Top of Data

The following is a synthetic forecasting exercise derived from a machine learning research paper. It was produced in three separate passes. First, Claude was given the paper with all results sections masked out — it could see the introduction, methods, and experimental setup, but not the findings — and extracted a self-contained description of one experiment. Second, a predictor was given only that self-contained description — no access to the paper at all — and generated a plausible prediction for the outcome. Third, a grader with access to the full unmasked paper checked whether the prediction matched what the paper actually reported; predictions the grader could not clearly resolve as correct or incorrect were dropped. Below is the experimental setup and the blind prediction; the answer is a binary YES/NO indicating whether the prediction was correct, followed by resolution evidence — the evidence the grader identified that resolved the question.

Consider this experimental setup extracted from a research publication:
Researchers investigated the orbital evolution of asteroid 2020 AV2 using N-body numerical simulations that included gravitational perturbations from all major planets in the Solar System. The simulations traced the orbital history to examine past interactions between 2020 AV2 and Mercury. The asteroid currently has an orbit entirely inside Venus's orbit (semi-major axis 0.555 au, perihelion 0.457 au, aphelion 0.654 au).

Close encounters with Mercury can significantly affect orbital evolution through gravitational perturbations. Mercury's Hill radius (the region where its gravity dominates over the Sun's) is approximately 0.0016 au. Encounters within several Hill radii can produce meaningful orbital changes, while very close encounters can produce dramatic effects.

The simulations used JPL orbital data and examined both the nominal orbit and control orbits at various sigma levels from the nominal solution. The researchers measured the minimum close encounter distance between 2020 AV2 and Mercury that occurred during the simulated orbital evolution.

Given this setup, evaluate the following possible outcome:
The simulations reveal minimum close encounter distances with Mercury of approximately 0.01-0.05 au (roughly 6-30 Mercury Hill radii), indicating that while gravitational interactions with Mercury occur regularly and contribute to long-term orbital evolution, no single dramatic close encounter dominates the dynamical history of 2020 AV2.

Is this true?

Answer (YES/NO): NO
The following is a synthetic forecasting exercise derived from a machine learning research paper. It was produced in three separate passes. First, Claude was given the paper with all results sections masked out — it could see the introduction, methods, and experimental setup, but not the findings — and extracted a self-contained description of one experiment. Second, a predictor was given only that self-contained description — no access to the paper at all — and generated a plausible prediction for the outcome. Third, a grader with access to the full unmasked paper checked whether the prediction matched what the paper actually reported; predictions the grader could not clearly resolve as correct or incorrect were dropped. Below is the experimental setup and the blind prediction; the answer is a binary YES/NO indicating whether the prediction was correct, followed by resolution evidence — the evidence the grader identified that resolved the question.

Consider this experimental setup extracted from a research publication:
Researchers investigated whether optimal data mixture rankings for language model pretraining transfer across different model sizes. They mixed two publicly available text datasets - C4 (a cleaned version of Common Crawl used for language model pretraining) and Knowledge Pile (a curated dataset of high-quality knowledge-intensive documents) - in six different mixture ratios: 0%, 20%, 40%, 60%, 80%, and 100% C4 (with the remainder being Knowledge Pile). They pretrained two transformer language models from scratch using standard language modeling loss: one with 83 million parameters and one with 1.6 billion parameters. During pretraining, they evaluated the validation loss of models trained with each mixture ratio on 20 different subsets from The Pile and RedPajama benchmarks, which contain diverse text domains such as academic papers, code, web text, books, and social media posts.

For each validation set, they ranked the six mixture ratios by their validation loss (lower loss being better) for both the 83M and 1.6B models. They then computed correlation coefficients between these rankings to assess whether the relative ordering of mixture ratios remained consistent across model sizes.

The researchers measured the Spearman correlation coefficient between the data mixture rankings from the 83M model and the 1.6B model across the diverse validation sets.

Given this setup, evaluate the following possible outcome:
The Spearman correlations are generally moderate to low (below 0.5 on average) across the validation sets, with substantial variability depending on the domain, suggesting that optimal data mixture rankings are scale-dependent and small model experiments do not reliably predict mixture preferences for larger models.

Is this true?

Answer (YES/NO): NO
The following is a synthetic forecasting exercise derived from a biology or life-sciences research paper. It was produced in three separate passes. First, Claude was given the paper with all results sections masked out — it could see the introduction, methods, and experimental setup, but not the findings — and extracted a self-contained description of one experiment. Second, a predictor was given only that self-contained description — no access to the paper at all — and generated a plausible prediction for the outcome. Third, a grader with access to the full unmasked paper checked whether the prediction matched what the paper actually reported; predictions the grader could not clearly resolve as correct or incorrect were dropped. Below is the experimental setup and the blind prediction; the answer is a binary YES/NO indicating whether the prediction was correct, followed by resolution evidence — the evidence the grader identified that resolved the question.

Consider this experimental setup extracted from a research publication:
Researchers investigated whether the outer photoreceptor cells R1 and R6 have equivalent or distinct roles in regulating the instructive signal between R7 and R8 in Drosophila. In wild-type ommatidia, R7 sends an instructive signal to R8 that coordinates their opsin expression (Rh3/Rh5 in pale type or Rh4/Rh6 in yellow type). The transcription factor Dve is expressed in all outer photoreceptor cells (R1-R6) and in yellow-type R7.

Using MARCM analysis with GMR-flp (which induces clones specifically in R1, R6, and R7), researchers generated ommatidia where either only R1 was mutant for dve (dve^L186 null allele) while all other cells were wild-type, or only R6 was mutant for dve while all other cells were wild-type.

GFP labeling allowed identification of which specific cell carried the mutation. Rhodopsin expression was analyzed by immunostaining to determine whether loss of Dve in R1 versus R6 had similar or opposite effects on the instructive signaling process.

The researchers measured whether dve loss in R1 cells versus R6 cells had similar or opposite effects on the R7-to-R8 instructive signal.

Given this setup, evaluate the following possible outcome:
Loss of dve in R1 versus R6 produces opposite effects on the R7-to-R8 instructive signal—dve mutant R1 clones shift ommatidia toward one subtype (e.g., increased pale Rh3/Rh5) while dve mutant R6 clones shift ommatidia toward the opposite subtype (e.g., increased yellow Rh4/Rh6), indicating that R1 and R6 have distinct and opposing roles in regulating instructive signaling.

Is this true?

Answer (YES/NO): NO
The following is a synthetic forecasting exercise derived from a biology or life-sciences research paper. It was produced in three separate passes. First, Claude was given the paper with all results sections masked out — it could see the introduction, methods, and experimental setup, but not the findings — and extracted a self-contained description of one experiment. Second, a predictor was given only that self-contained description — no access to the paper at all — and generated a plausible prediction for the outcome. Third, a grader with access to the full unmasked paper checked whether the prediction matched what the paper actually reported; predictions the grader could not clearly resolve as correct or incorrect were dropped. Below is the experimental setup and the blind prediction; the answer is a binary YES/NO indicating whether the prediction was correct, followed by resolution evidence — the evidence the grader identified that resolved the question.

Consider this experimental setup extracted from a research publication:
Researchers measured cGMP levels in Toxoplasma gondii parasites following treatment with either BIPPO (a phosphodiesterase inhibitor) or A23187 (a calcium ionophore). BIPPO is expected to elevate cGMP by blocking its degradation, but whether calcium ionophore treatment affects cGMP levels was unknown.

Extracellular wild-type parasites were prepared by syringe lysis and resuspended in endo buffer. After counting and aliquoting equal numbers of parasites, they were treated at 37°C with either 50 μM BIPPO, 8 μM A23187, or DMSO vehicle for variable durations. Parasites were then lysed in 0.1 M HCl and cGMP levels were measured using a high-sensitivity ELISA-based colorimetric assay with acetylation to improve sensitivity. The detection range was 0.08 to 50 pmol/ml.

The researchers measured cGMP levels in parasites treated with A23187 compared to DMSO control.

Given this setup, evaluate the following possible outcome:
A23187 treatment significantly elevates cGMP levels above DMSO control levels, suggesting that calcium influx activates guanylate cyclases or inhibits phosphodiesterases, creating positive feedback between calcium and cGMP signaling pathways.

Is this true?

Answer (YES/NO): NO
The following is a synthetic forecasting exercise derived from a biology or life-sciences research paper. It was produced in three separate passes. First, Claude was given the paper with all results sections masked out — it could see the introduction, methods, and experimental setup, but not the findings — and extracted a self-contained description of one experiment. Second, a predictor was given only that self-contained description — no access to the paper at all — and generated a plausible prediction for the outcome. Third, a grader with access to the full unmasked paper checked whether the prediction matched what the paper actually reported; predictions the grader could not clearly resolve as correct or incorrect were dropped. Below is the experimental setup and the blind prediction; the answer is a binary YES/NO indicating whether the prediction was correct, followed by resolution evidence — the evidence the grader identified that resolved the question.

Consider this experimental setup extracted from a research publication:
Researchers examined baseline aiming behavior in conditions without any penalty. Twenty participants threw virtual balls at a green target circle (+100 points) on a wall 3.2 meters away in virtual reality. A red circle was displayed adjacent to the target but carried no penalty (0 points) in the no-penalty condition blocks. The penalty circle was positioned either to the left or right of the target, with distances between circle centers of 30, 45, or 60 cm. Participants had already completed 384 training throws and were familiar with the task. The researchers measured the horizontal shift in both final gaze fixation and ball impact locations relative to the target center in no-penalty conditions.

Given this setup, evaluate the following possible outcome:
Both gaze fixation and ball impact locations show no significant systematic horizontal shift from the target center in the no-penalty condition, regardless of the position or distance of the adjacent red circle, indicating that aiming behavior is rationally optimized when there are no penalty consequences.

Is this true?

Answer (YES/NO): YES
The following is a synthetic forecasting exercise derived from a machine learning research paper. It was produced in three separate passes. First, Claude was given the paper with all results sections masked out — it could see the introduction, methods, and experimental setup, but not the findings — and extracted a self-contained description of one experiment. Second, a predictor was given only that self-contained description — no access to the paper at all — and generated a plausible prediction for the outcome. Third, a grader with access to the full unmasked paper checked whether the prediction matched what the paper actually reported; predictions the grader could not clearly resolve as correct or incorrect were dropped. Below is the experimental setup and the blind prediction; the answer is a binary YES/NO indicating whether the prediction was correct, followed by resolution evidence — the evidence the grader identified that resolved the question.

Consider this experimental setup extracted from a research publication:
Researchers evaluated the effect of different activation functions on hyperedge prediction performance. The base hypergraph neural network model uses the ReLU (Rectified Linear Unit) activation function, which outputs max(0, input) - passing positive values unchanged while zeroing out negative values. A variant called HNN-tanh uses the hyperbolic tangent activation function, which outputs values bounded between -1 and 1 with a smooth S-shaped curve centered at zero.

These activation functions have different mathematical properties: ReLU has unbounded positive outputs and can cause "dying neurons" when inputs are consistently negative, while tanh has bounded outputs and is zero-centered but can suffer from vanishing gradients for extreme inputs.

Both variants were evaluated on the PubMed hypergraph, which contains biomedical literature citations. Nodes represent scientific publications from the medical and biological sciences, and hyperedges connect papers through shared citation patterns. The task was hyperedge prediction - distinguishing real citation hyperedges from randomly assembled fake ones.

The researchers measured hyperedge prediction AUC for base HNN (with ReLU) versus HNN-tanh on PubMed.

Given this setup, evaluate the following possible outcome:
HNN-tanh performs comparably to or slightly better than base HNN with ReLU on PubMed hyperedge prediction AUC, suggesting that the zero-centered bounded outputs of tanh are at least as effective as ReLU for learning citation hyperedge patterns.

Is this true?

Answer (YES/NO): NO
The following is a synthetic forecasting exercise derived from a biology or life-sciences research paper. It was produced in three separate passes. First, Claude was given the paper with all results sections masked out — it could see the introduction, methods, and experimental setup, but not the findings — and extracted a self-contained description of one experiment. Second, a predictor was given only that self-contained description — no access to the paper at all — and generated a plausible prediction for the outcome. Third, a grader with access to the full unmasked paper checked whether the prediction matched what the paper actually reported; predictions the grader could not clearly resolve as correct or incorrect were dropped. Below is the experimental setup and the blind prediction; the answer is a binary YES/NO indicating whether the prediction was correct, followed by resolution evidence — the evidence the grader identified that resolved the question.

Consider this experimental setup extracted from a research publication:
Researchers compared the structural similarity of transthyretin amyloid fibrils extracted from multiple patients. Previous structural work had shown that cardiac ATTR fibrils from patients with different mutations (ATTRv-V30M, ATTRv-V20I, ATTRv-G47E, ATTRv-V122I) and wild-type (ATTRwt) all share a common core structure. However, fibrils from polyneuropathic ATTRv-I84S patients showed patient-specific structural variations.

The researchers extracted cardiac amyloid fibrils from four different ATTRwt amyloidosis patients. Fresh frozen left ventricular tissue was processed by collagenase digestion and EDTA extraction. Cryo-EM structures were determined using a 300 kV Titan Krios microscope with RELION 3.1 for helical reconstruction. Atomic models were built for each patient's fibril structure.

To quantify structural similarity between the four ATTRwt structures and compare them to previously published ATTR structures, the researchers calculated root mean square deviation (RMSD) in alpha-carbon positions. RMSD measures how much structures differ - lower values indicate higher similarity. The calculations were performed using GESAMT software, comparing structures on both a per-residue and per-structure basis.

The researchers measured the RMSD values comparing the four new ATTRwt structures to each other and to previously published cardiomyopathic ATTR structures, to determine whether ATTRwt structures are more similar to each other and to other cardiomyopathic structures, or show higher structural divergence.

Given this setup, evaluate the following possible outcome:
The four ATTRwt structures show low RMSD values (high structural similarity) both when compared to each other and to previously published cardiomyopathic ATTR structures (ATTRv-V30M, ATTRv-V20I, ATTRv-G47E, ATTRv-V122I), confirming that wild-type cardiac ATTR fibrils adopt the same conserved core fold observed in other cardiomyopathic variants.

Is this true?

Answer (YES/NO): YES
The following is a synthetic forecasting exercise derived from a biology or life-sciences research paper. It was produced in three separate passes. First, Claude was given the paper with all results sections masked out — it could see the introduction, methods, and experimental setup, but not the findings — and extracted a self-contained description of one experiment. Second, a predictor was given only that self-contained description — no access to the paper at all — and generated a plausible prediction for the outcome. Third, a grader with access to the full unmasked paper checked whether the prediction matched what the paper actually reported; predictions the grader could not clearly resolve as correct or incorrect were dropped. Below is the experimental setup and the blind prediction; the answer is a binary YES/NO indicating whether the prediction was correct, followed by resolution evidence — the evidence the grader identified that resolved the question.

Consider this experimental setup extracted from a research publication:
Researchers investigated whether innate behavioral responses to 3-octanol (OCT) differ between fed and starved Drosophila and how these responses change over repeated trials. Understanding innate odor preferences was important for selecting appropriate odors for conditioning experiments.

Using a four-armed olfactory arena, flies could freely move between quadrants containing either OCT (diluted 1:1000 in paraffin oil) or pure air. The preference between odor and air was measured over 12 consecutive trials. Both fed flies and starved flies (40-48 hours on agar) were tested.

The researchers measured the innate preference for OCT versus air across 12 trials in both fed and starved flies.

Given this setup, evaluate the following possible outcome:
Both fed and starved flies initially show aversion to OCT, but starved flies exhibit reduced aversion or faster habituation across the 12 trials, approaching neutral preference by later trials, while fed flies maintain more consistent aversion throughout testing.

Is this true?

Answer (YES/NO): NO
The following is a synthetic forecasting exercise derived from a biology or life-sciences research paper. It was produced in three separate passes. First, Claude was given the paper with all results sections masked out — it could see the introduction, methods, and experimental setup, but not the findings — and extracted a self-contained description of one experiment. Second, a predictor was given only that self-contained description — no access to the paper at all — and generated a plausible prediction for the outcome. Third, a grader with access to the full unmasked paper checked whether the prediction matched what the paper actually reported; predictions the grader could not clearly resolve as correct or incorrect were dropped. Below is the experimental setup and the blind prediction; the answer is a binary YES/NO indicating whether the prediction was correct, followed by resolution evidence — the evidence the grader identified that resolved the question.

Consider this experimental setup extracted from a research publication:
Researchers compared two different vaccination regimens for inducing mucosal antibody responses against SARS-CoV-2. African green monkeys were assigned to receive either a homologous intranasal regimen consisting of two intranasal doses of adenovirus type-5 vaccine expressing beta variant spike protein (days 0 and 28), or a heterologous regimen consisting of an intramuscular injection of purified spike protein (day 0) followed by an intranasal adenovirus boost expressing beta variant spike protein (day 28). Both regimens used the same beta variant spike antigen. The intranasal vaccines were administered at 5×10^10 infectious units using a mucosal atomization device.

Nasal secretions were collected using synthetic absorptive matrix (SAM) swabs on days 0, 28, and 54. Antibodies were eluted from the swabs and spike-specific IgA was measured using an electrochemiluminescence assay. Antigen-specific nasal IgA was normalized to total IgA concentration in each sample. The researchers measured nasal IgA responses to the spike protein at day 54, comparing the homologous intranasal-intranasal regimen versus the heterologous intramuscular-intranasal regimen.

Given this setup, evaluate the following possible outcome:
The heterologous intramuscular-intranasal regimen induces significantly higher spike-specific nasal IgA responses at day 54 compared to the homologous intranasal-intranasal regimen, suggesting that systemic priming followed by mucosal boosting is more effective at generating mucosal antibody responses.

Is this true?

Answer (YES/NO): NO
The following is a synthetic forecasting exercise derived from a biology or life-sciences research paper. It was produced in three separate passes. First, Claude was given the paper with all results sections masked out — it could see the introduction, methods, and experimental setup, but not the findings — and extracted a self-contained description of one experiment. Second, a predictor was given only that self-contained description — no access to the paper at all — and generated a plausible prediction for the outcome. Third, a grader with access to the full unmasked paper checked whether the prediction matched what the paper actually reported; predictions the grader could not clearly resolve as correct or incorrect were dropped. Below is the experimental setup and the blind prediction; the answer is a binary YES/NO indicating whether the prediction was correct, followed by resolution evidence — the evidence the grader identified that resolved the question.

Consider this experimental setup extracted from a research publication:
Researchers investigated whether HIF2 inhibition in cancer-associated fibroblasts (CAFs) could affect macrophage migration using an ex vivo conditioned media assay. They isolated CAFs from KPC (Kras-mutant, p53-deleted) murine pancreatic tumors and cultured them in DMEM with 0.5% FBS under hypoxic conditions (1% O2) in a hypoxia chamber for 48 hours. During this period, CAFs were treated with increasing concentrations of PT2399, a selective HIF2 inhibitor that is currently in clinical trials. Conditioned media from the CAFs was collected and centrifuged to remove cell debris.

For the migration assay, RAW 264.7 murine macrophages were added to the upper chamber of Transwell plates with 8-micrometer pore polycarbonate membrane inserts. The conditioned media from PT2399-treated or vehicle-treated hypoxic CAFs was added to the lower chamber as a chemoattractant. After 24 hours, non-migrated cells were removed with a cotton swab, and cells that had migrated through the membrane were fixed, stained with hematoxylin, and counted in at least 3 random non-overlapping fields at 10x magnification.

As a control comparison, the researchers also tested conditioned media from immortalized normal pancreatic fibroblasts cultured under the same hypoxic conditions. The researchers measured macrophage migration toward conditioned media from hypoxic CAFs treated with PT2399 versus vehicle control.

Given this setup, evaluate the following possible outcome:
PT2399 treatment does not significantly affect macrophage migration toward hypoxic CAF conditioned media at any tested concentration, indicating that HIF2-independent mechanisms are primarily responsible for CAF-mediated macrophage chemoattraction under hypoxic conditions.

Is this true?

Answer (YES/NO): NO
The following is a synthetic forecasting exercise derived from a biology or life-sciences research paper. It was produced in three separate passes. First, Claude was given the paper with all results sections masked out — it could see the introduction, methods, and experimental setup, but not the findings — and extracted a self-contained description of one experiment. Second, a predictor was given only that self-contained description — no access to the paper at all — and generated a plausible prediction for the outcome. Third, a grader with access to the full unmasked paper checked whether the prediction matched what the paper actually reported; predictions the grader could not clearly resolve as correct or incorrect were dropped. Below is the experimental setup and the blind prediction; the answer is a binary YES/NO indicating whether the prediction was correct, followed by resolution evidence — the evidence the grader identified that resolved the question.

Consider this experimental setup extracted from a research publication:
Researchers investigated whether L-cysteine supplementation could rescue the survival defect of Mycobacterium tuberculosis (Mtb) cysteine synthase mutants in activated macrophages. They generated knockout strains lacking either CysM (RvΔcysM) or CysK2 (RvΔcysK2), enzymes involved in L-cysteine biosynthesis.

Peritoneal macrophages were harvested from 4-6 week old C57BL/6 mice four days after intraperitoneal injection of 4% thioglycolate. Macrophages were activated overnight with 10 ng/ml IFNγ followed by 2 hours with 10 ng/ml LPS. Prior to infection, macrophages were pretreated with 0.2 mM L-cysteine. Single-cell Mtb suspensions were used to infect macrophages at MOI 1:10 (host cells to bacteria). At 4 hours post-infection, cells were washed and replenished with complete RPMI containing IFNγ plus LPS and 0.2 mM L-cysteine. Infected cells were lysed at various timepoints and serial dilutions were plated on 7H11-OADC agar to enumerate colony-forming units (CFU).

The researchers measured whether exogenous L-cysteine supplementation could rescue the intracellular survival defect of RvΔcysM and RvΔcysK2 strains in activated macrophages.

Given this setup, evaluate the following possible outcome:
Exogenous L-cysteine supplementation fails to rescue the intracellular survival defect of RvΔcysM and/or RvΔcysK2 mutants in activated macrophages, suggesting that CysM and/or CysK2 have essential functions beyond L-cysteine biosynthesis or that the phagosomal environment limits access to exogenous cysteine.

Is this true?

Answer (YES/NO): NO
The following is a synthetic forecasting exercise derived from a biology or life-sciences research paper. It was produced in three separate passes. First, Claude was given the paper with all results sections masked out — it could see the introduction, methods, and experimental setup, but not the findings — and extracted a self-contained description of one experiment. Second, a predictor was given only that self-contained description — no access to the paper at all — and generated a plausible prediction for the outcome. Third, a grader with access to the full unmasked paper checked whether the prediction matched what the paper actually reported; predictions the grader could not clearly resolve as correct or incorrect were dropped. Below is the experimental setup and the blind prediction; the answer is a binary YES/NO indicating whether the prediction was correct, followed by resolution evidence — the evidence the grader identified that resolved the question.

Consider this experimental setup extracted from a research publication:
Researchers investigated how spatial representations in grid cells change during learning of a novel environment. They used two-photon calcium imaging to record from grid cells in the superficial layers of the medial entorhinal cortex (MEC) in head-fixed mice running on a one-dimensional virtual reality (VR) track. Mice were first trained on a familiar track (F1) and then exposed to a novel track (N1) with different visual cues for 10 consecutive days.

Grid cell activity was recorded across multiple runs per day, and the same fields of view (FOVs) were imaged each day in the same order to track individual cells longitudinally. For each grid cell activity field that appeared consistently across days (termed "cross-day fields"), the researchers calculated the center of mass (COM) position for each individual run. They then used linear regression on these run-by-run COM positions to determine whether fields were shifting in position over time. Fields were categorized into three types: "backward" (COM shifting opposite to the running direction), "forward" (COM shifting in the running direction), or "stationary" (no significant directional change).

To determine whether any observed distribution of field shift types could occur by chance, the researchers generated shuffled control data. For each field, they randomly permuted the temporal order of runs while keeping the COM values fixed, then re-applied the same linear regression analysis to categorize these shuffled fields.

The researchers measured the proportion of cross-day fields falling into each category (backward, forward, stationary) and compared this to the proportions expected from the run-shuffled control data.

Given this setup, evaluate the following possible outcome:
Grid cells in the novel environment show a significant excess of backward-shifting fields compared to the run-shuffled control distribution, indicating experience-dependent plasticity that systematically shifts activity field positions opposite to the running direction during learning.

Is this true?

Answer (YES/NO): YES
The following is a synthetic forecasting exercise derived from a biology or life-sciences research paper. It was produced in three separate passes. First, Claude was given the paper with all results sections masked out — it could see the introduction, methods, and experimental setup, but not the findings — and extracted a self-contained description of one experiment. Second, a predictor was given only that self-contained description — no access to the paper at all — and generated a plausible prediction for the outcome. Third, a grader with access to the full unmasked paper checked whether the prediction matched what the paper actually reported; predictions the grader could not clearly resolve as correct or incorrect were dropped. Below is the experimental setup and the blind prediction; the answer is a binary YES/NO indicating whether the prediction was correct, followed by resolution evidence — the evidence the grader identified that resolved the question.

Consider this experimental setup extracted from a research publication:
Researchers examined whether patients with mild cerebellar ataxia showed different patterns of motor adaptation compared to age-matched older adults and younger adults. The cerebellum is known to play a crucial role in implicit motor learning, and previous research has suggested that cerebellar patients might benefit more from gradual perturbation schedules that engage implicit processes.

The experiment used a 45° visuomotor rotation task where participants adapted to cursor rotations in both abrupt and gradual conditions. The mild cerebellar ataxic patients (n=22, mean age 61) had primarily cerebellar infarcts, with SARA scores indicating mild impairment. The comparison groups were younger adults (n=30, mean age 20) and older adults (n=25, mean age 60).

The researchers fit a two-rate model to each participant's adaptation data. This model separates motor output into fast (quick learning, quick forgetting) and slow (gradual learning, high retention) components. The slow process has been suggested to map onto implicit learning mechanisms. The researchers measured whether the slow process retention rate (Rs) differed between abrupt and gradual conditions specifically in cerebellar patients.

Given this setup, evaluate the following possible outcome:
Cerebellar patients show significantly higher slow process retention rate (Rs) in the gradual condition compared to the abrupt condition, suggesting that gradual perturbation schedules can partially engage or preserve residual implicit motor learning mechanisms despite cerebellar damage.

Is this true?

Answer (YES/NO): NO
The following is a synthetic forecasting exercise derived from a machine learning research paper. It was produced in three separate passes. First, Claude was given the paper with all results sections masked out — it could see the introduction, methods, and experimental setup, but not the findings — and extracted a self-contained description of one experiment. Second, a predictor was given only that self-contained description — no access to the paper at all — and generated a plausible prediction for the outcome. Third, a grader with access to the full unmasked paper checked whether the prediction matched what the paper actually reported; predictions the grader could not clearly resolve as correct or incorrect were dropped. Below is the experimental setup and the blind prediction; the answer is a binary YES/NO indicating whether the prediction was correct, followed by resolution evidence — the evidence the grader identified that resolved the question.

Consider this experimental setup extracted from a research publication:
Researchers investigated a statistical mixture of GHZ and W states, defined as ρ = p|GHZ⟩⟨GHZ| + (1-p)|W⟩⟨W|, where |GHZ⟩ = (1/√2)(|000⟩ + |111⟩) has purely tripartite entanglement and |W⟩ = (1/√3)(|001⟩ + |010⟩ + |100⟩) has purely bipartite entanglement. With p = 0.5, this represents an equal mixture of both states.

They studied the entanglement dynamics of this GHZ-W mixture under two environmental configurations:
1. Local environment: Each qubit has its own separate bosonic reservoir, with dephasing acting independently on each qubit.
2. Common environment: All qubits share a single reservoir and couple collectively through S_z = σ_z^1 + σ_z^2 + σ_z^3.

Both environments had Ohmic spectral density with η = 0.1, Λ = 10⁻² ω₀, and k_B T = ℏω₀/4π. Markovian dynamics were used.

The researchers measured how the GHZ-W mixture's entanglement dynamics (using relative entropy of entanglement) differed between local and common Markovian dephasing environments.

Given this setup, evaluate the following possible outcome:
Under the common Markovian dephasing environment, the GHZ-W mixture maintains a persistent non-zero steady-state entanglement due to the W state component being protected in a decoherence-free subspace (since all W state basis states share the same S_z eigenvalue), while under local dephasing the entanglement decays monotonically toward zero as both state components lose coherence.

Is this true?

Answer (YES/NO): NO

Bottom of Data

Aim of the exercise — Copy out each line of the listing where the string "reservoir" appears.

Output for this task —
1. Local environment: Each qubit has its own separate bosonic reservoir, with dephasing acting independently on each qubit.
2. Common environment: All qubits share a single reservoir and couple collectively through S_z = σ_z^1 + σ_z^2 + σ_z^3.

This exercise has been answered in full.